Task instructions: Copy word for word the lines of the listing below that begin at the line containing "Атриум, торговый центр" and end after the line containing "ジュ コントゥラスト/CHANEL/パウダーチークを使ったクチコミ(1枚目)", including both of those lines. Leave the pictures out of your answer.

(Stored entries)
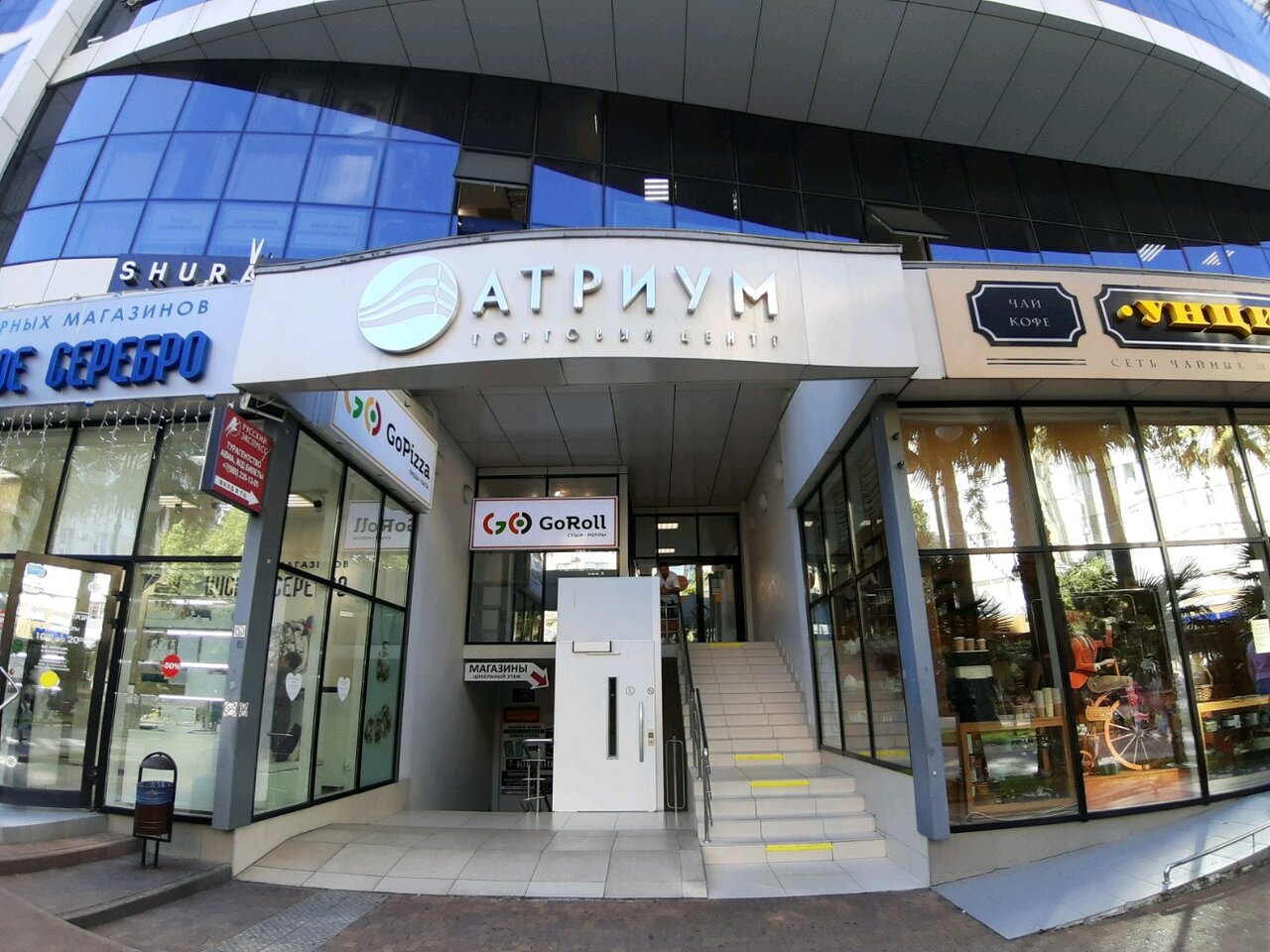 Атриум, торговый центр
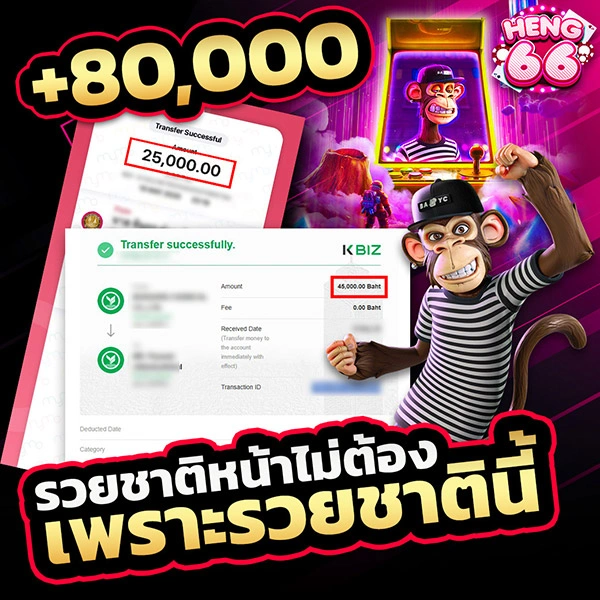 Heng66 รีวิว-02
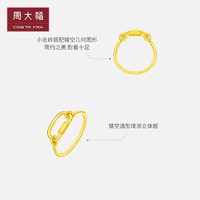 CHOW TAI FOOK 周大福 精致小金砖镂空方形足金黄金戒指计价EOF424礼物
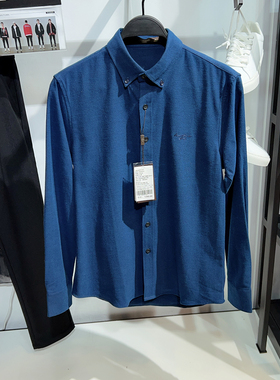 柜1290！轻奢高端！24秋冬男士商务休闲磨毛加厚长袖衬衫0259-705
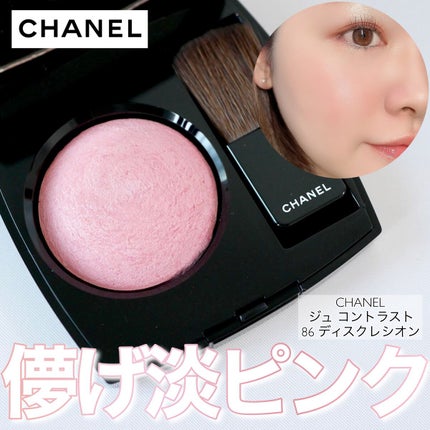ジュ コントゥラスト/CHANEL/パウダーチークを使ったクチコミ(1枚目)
--
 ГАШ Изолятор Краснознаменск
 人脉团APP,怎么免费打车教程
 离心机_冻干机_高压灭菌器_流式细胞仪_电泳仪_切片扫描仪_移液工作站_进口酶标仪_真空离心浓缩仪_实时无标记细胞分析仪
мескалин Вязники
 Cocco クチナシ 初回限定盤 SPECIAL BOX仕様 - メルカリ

Exercise answer:
 Атриум, торговый центр
 Heng66 รีวิว-02
 CHOW TAI FOOK 周大福 精致小金砖镂空方形足金黄金戒指计价EOF424礼物
 柜1290！轻奢高端！24秋冬男士商务休闲磨毛加厚长袖衬衫0259-705
ジュ コントゥラスト/CHANEL/パウダーチークを使ったクチコミ(1枚目)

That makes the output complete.